*INSTRUCCIONES:*
**1)** Responde a estas preguntas sobre el texto de Barioná, el hijo del trueno:
(a) ¿Dónde y en qué año escribió y representó Sartre la obra?
(b) ¿Qué papel hizo Sartre en esa representación?
(c) Según el narrador, ¿a qué se parecen los personajes del dibujo del Portal?
**2)** ¿Puedes transcribir del texto de Barioná, el hijo del trueno el fragmento que va desde «PD: Por si queréis» hasta «Aquí lo tenéis.», esta última parte incluida?
**3)** ¿Cómo sigue el texto de Barioná, el hijo del trueno? Continúalo a partir de donde se interrumpe.

*TEXTO DE REFERENCIA:*
● ● ● ● ●
Hace unos días me he encontrado con un texto de Jean Paul Sartre que me ha conmovido, y he pensado que qué mejor modo de felicitaros la Navidad que enviároslo. Es la voz del narrador de una obra de teatro (Barioná, el hijo del trueno) que escribió y representó (haciendo el papel de Rey Baltasar) estando en el campo de prisioneros alemán en 1940. Espero que os guste y... ¡Feliz Navidad!
 
P.
 
PD: Por si queréis leer la obra completa (a mí me ha fascinado), al final tenéis la referencia.
 

Barioná, el hijo del trueno

Narrador:
 
Voy a aprovechar este respiro para mostraros a Cristo en el establo, porque será el único momento en que le veréis: no aparece en la obra, como tampoco José ni la Virgen María. Pero como hoy es Navidad, tenéis derecho a que se os enseñe el Portal de Belén. Aquí lo tenéis.
 
He aquí a la Virgen, y aquí José, y aquí el niño Jesús. El artista ha puesto todo su amor en este dibujo, pero es posible que lo encontréis un poco ingenuo. Mirad, los personajes tienen espléndidas vestiduras, pero están completamente rígidos: se diría que son marionetas. Seguro que no estaban así. Si estuvieseis ciegos como yo... Pero, da igual: no tenéis más que cerrar los ojos para oírme y yo os diré cómo los veo dentro de mí.
 
La Virgen está pálida y mira al niño. Lo que habría que pintar en su cara sería un gesto de asombro lleno de ansiedad que no ha aparecido más que una vez en un rostro humano. Y es que Cristo es su hijo, carne de su carne y fruto de sus entrañas. Durante nueve meses lo ha llevado en su seno, y ella le dará el pecho y su leche se convertirá en la sangre de Dios. De vez en cuando la tentación es tan fuerte que se olvida de que Él es Dios. Le estrecha entre sus brazos y le dice: «¡Mi pequeño!». Pero en otros momentos, se queda sin habla y piensa: Dios está ahí. Y le atenaza un temor reverencial ante este Dios mudo, ante este niño que infunde respeto. Porque todas las madres se han visto así alguna vez, colocadas ante ese fragmento rebelde de su carne que es su hijo, y se sienten como exiliadas ante esa vida nueva que han hecho con su vida, pero en la que habitan pensamientos ajenos. Mas ningún niño ha sido arrancado tan cruel y rápidamente de su madre como éste, pues Él es Dios y sobrepasa por todas partes lo que ella pueda imaginar.
● ● ● ● ●
*INFORMACIÓN PROPORCIONADA:*

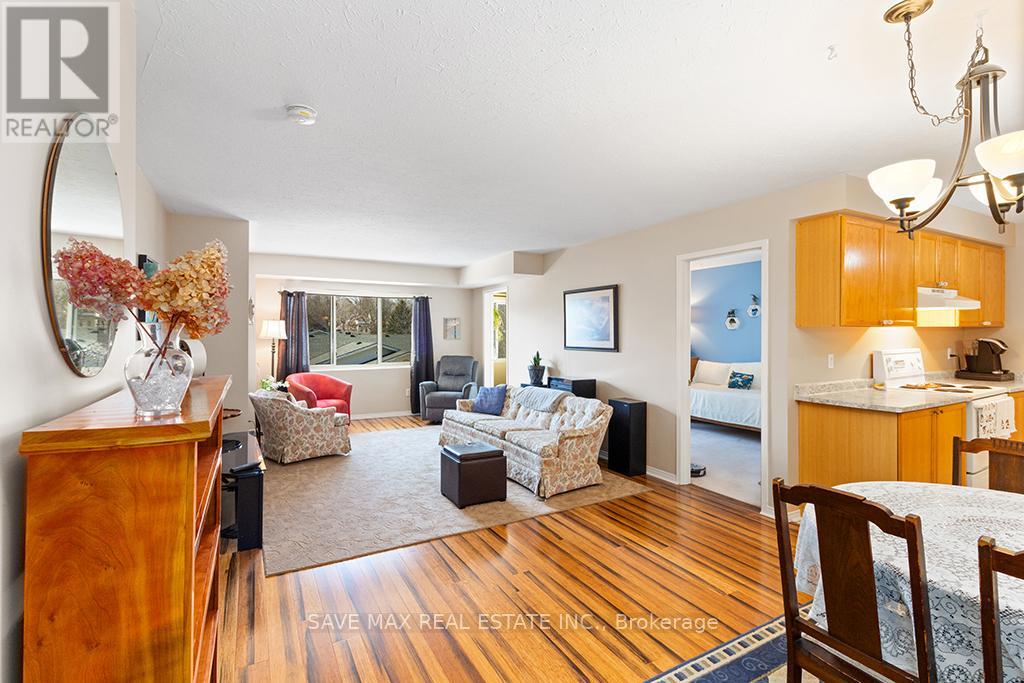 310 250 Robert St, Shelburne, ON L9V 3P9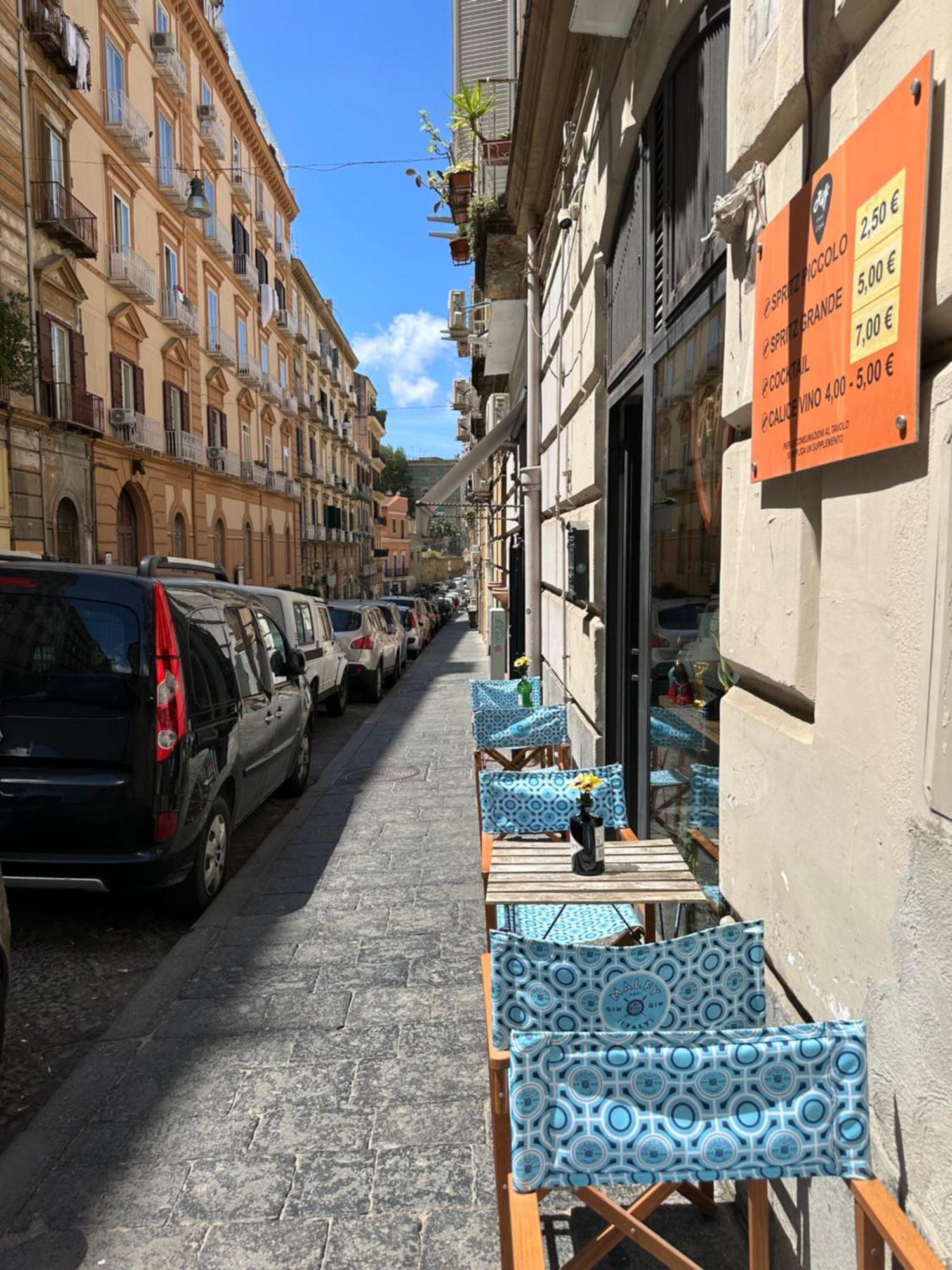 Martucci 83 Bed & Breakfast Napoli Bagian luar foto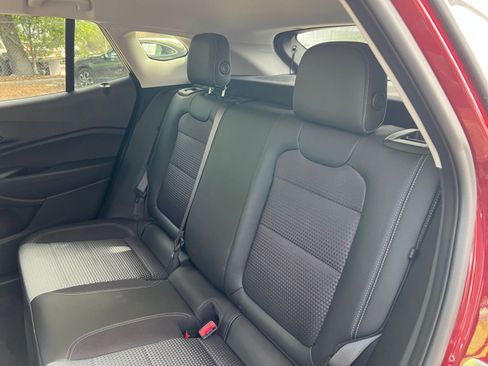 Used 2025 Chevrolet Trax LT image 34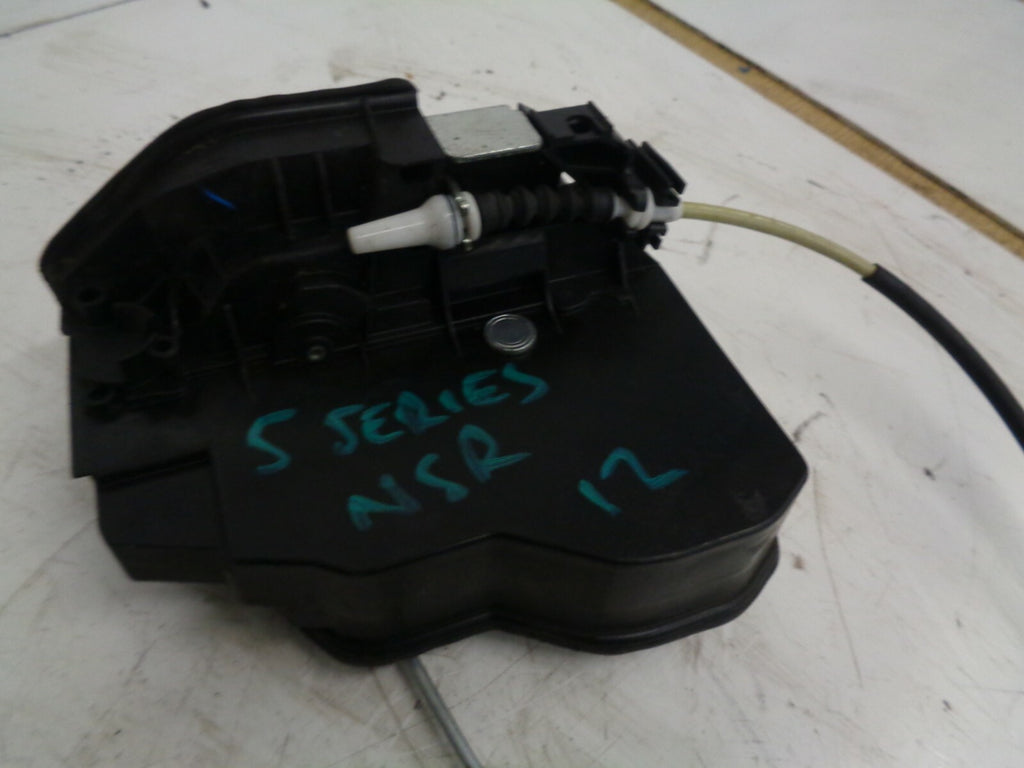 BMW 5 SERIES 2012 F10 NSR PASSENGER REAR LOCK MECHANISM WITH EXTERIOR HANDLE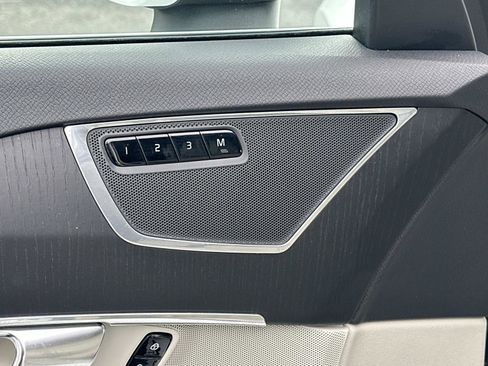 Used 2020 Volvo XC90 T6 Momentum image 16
● ● ● ● ●
*RESPUESTAS ESCRITAS:*
**1)**
(a) En un campo de prisioneros alemán, en 1940.
(b) El de Rey Baltasar.
(c) A marionetas.

**2)**
PD: Por si queréis leer la obra completa (a mí me ha fascinado), al final tenéis la referencia.
 

Barioná, el hijo del trueno

Narrador:
 
Voy a aprovechar este respiro para mostraros a Cristo en el establo, porque será el único momento en que le veréis: no aparece en la obra, como tampoco José ni la Virgen María. Pero como hoy es Navidad, tenéis derecho a que se os enseñe el Portal de Belén. Aquí lo tenéis.

**3)**
 
Y es una dura prueba para una madre tener vergüenza de sí y de su condición humana delante de su hijo.
 
Aunque yo pienso que hay también otros momentos, rápidos y fugaces, en los que siente, a la vez, que Cristo es su hijo, es su pequeño, y es Dios. Le mira y piensa: «Este Dios es mi niño. Esta carne divina es mi carne. Está hecha de mí. Tiene mis ojos, y la forma de su boca es la de la mía. Se parece a mí. Es Dios y se parece a mí».
 
Y ninguna mujer, jamás, ha disfrutado así de su Dios, para ella sola. Un Dios muy pequeñito al que se puede estrechar entre los brazos y cubrir de besos. Un Dios calentito que sonríe y que respira, un Dios al que se puede tocar; y que vive. Es en uno de estos momentos como pintaría yo a María si fuera pintor. Y trataría de plasmar el aire de atrevimiento tierno y tímido con que ella acerca el dedo para tocar la dulce y suave piel de este niño-Dios cuyo peso tibio siente sobre sus rodillas y que le sonríe.
 
Eso por lo que se refiere a Jesús y la Virgen María.
 
¿Y a José? A José no le pintaría. Plasmaría sólo una sombra, al fondo del establo, y dos ojos brillantes. Porque no sabría qué decir de José y José no sabe qué decir de sí mismo. Está en adoración y está feliz de adorar y se siente un poco exiliado.
 
Creo que sufre sin confesarlo. Sufre porque ve cuánto se parece a Dios la mujer que ama y hasta qué punto está ya del lado de Dios. Porque Dios ha explotado como una bomba en la intimidad de esa familia. José y María están separados para siempre por este incendio de claridad. Y toda la vida de José, imagino, será aprender a aceptar.
 
 

Jean Paul Sartre
Barioná, el hijo del trueno
(Voz de Papel, Madrid, 2004)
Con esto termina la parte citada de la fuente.